• [Extracted text]
Treatment Guidelines
Early detection and treatment of FH is recommended to reduce risk of cardiovascular events. The goal of treatment is to reduce LDL-C by 50 % from baseline levels.9 This was based on two trials which showed reduction in CIMT (Carotid Intimal Medial Thickness) in patients who achieved > 50 % reduction of LDL-C on statin therapy.10,11 Lifestyle modification, lipid-lowering therapy, LDL apheresis and in rare cases, liver transplant are the cornerstones of LDL-C lowering in patients with FH. Table 1 summarises the current guidelines for the treatment of FH.
It is important for the clinician to be aware of the various treatment options for FH, as combination therapy will likely be required to achieve goal reductions in LDL-C. Investigators have reported as many as 77 % of patients with an FH diagnosis and on cholesterol medication do not achieve goal LDL-C levels within two years of diagnosis.12 The most common reason cited (32 %) for inadequate control of the patients’ cholesterol levels was “acceptance” of a suboptimal LDL-C level by a treating physician.13 Other causes of inadequate control include improper dosing of medications and late age of diagnosis.14
Lifestyle Modifications
Lifestyle modification is the foundation in the treatment of FH. Primordial prevention which includes counselling for smoking, avoidance of diabetes and regular physical activity is an integral component for treatment in this population.1 Dietary recommendations from the National Lipid Association and International FH Foundation include are outlined in Table 2.15 These groups’ recommendations also emphasise limiting alcohol intake (one drink daily for women, 1-2 drinks daily for men) and tobacco cessation.16 Referral to appropriately qualified nutritionists and dieticians is also recommended.2 Daily physical activity is encouraged, and achieving an optimal weight for overweight patients should be stressed. For every 10 kg of weight lost, there is an 8 mg/dl reduction of LDL-C.17,18 While lifestyle modification is the first step in the treatment of FH patients, this strategy alone will be insufficient as the sole treatment to achieve LDL-C goal. Lifestyle modification will at most reduce LDL-C concentration by 10–15 %19 and most patients will require further pharmacological therapy.

(Stored data)
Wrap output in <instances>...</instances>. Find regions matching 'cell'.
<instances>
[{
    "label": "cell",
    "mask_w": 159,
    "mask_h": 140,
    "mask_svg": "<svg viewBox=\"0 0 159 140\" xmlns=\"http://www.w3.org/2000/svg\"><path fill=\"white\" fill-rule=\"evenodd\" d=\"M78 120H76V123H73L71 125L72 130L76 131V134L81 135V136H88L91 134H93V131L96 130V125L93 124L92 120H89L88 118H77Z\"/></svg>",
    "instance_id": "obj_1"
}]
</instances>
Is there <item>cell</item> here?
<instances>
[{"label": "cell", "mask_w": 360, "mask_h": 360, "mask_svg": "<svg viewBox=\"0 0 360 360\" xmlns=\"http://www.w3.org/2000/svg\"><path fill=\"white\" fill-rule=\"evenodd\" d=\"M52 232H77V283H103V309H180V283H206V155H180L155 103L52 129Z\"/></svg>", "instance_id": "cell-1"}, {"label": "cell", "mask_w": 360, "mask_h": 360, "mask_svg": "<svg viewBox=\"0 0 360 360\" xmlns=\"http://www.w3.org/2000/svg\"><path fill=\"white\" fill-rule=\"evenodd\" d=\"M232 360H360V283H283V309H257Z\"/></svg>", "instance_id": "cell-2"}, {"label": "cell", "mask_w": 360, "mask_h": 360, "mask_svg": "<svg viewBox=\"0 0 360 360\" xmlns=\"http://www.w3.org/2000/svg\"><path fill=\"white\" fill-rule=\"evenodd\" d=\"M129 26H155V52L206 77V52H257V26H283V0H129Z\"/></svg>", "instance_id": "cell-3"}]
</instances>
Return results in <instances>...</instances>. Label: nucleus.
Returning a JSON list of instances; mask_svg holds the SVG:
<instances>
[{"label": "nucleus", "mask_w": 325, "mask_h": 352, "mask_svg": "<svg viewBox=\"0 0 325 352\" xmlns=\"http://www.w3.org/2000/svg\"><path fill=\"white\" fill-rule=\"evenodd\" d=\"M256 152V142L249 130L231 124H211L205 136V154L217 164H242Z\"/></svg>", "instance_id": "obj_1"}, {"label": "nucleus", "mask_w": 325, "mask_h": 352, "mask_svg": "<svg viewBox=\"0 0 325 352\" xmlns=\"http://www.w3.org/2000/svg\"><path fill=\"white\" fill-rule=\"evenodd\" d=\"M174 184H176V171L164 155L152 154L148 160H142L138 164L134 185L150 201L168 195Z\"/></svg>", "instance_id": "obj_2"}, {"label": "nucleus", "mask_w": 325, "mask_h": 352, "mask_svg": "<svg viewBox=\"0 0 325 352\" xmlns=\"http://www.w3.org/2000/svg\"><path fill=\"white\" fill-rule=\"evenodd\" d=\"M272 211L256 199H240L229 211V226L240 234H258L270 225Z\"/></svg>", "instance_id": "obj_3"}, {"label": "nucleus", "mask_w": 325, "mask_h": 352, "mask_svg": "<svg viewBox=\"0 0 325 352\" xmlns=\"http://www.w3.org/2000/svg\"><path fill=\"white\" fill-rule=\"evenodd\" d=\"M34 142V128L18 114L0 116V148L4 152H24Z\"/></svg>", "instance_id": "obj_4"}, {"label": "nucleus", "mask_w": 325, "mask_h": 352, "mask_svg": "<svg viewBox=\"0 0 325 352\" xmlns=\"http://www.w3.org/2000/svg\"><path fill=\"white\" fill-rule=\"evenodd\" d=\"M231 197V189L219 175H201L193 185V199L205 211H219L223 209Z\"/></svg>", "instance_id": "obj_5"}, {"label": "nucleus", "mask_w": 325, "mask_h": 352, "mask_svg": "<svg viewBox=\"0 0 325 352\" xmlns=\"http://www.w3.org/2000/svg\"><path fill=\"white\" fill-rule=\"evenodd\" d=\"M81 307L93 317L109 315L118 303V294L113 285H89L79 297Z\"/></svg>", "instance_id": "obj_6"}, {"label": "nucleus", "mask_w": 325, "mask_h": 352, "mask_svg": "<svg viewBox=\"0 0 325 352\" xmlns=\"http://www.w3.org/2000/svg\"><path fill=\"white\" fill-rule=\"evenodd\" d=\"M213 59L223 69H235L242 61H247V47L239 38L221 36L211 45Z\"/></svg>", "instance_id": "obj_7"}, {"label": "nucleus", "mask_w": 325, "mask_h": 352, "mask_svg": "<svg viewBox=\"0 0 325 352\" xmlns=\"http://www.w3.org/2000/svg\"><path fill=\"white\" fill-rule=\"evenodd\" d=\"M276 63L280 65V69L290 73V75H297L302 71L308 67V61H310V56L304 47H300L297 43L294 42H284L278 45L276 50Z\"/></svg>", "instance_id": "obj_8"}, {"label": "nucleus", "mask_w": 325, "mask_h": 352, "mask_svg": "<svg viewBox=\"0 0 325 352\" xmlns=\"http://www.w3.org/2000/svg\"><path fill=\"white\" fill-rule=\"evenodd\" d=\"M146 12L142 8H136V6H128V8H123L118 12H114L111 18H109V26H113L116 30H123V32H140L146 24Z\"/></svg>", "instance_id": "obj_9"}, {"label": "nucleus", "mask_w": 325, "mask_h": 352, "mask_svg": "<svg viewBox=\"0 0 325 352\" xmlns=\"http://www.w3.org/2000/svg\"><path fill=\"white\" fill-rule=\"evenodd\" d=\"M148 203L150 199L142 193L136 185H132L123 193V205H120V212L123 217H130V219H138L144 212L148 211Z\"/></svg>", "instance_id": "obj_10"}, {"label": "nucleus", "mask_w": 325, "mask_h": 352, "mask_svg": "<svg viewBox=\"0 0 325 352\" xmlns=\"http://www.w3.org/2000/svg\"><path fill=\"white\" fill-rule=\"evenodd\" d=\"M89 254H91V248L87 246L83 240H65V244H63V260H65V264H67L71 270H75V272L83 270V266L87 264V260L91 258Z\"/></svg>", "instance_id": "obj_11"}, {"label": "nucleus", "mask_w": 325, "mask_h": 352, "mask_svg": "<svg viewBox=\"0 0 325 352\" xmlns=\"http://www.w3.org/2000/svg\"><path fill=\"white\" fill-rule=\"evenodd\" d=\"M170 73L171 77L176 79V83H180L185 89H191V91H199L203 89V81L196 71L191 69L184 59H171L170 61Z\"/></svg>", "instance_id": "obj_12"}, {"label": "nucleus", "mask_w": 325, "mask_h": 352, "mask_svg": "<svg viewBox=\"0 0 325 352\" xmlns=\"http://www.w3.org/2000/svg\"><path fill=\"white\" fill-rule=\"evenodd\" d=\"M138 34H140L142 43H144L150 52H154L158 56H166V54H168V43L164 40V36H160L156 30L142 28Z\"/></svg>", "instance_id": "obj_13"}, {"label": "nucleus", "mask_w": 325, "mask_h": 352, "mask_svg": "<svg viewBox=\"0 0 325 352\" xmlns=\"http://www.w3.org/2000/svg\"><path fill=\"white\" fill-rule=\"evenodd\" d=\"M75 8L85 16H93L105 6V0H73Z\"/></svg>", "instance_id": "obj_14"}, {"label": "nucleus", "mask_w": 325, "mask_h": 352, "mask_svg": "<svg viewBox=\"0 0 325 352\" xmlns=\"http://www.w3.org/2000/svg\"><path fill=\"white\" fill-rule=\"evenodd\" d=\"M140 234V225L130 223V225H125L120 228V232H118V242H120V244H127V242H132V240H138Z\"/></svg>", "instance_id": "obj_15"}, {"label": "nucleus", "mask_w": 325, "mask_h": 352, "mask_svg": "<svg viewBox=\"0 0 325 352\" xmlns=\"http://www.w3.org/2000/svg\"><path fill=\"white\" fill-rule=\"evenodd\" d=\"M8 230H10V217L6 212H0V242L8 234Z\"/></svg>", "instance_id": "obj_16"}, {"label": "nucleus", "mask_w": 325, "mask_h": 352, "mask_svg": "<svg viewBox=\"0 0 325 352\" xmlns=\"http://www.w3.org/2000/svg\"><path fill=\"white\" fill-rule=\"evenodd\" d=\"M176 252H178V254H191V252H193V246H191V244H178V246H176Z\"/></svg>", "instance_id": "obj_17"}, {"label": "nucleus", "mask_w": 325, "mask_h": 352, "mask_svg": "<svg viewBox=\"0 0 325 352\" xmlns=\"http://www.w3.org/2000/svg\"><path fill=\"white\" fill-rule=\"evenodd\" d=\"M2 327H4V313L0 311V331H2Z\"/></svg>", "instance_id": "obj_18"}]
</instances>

• [Exercise instructions]
**a)** Answer these questions about the FH treatment text:
(i) By what percentage from baseline is treatment meant to lower LDL-C?
(ii) What share of patients with an FH diagnosis who take cholesterol medication are reported to miss goal LDL-C levels within two years of diagnosis?
(iii) How much does LDL-C fall for every 10 kg of weight lost?
**b)** Resume the FH treatment text, picking up right after its last sentence.
The listing has no connection to the FH treatment text.

• [Results]
**a)**
(i) 50 %
(ii) As many as 77 %
(iii) 8 mg/dl

**b)**
Pharmacologic Treatment
Patients with LDL >190 mg/dl are identified within the new ACC/ AHA 2013 Blood Cholesterol Guidelines as requiring pharmacologic intervention.20 The required treatment regimen and the individual’s response to this treatment varies according to the genetic and phenotypic heterogeneity of FH, with autosomal recessive hypercholesterolaemia responding more robustly to treatment.1
Statins
Statins inhibit hydroxyl-methylglutaryl coenzyme A reductase (HMGCoAR), a key enzyme in the synthesis of cholesterol in the liver, ultimately decreasing LDL production. Statins also lead to up-regulation of LDL receptors; however this effect is limited due to enhanced compensatory degradation of such receptors. In patients with HoFH, the effectiveness of statins is attenuated given its mechanism of action involves up-regulation of liver LDL receptors. This is the case also for ezetimibe and bile acid sequestrants.21
Statins are first line pharmacologic therapy agents in the treatment of FH; they reduce cardiovascular mortality even in receptor-negative patients.22
Current guidelines recommend maximal statin therapy to reduce LDL-C levels by at least 50 % from baseline.20,23–25 Therapy should be started with a high potency statin at the greatest tolerated dose. Plasma levels of hepatic transaminases, creatine kinase (CK), glucose and creatinine should be measured before starting drug therapy.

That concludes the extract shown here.